Food equity often has to do with eliminating racial differences in how people access food. For Emily Brown, food equity also means addressing food allergies.
About 32 million people in the United States have food allergies. Two of those are Brown’s daughters, who were diagnosed with multiple food allergies as toddlers. Brown’s experience of trying to provide her family with specific foods on a limited budget led her to create the Food Equality Initiative, which supplies free food to people with dietary conditions like allergies and celiac disease.
“Special dietary needs should not be considered an afterthought” in hunger relief, Brown said.
Brown surely felt as if her family’s needs were an afterthought when she went to a Kansas City-area food pantry about seven years ago, seeking food her daughters could eat, and came away with only two potatoes and a jar of salsa.
Driven to start the Food Equality Initiative in response as her “own supplemental nutrition program,” Brown is facing down the many severe conditions that food-insecure, food-allergic people face.
For starters, the food available to them is often much more expensive, with markups ranging from 100% to 1,000%. “SNAP dollars don’t go nearly as far if you need food that costs two to four times as much,” Brown noted.
Federal programs like WIC provide only limited ability to substitute in allergy-proof foods, and school districts can be uneven in their approach to modifying school meals, with many having abandoned the effort all together during the pandemic, Brown said.

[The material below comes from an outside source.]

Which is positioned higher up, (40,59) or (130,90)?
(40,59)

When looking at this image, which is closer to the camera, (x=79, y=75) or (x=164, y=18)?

Also, the charitable food sector is not really geared up to accommodate people who need to avoid gluten (in the case of celiac) or other allergens. Brown has identified only a handful of pantries that accommodate dietary restrictions, including Garden of Health Food Bank and The Rachel Way, both in Pennsylvania, and SAFE Food Pantry, based in Maryland. Porchlight Community Services of San Diego is another.
Finally, food allergies have emerged as a matter of racial justice, with those in the Black community shown to be 7% more likely to have dietary limitations, Brown said. “The most burdened are patients of color and those who lack resources,” she said.